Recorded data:
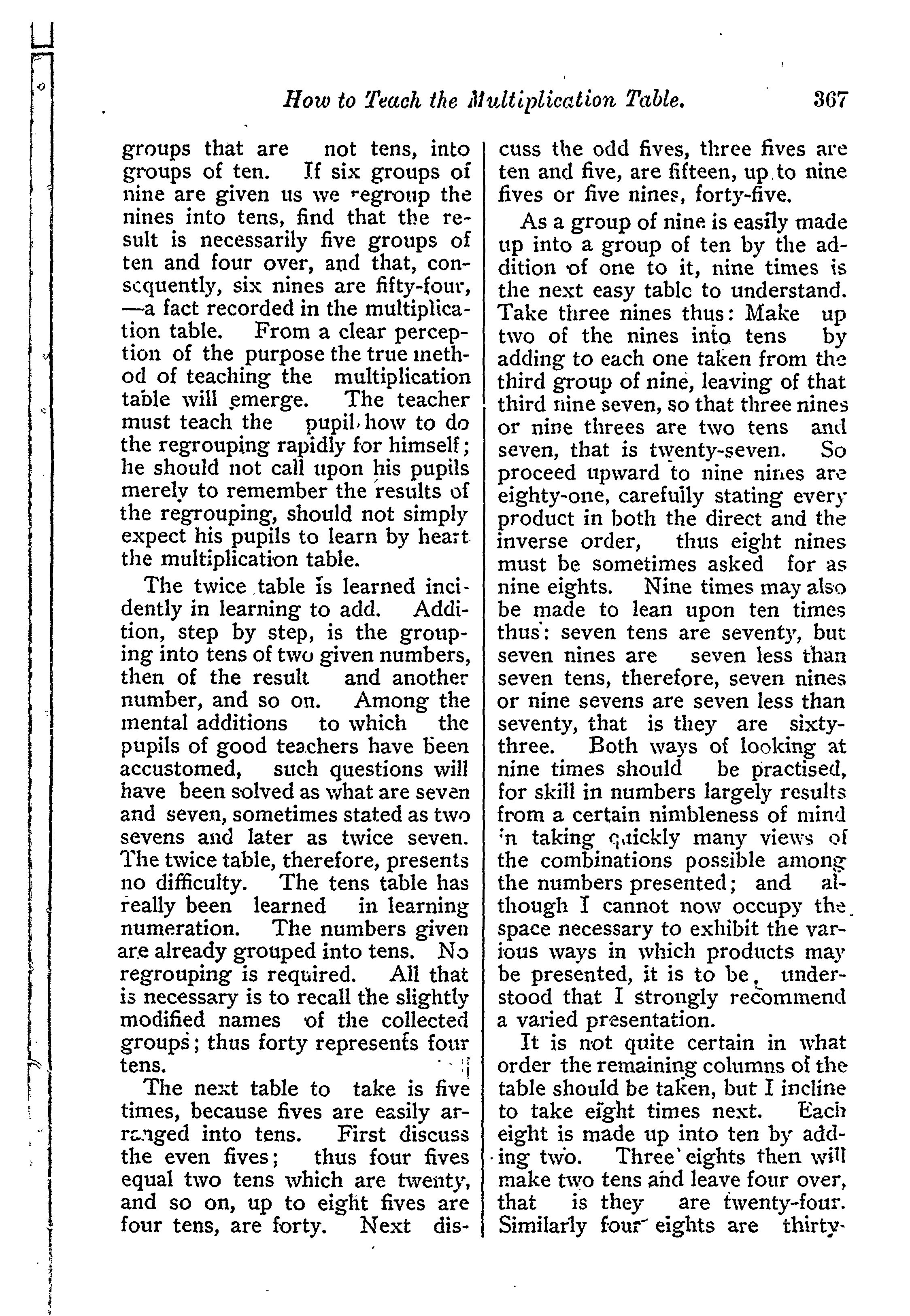 How to Teach the Multiplication Table. 367

groups that are not tens, into groups of ten. If six groups of nine are given us we regroup the nines into tens, find that the result is necessarily five groups of ten and four over, and that, consequently, six nines are fifty-four, —a fact recorded in the multiplication table. From a clear perception of the purpose the true method of teaching the multiplication table will emerge. The teacher must teach the pupil how to do the regrouping rapidly for himself; he should not call upon his pupils merely to remember the results of the regrouping, should not simply expect his pupils to learn by heart the multiplication table.

The twice table is learned incidently in learning to add. Addition, step by step, is the grouping into tens of two given numbers, then of the result and another number, and so on. Among the mental additions to which the pupils of good teachers have been accustomed, such questions will have been solved as what are seven and seven, sometimes stated as two sevens and later as twice seven. The twice table, therefore, presents no difficulty. The tens table has really been learned in learning numeration. The numbers given are already grouped into tens. No regrouping is required. All that is necessary is to recall the slightly modified names of the collected groups; thus forty represents four tens.

The next table to take is five times, because fives are easily arranged into tens. First discuss the even fives; thus four fives equal two tens which are twenty, and so on, up to eight fives are four tens, are forty. Next discuss the odd fives, three fives are ten and five, are fifteen, up to nine fives or five nines, forty-five.

As a group of nine is easily made up into a group of ten by the addition of one to it, nine times is the next easy table to understand. Take three nines thus: Make up two of the nines into tens by adding to each one taken from the third group of nine, leaving of that third nine seven, so that three nines or nine threes are two tens and seven, that is twenty-seven. So proceed upward to nine nines are eighty-one, carefully stating every product in both the direct and the inverse order, thus eight nines must be sometimes asked for as nine eights. Nine times may also be made to lean upon ten times thus: seven tens are seventy, but seven nines are seven less than seven tens, therefore, seven nines or nine sevens are seven less than seventy, that is they are sixty-three. Both ways of looking at nine times should be practised, for skill in numbers largely results from a certain nimbleness of mind in taking quickly many views of the combinations possible among the numbers presented; and although I cannot now occupy the space necessary to exhibit the various ways in which products may be presented, it is to be understood that I strongly recommend a varied presentation.

It is not quite certain in what order the remaining columns of the table should be taken, but I incline to take eight times next. Each eight is made up into ten by adding two. Three eights then will make two tens and leave four over, that is they are twenty-four. Similarly four eights are thirty-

• WHAT YOU HAVE TO DO: Find the line that contains "As a group of". Copy it and every line after it to the end of the records, exactly, and nothing more.

• FINISHED EXERCISE:
As a group of nine is easily made up into a group of ten by the addition of one to it, nine times is the next easy table to understand. Take three nines thus: Make up two of the nines into tens by adding to each one taken from the third group of nine, leaving of that third nine seven, so that three nines or nine threes are two tens and seven, that is twenty-seven. So proceed upward to nine nines are eighty-one, carefully stating every product in both the direct and the inverse order, thus eight nines must be sometimes asked for as nine eights. Nine times may also be made to lean upon ten times thus: seven tens are seventy, but seven nines are seven less than seven tens, therefore, seven nines or nine sevens are seven less than seventy, that is they are sixty-three. Both ways of looking at nine times should be practised, for skill in numbers largely results from a certain nimbleness of mind in taking quickly many views of the combinations possible among the numbers presented; and although I cannot now occupy the space necessary to exhibit the various ways in which products may be presented, it is to be understood that I strongly recommend a varied presentation.

It is not quite certain in what order the remaining columns of the table should be taken, but I incline to take eight times next. Each eight is made up into ten by adding two. Three eights then will make two tens and leave four over, that is they are twenty-four. Similarly four eights are thirty-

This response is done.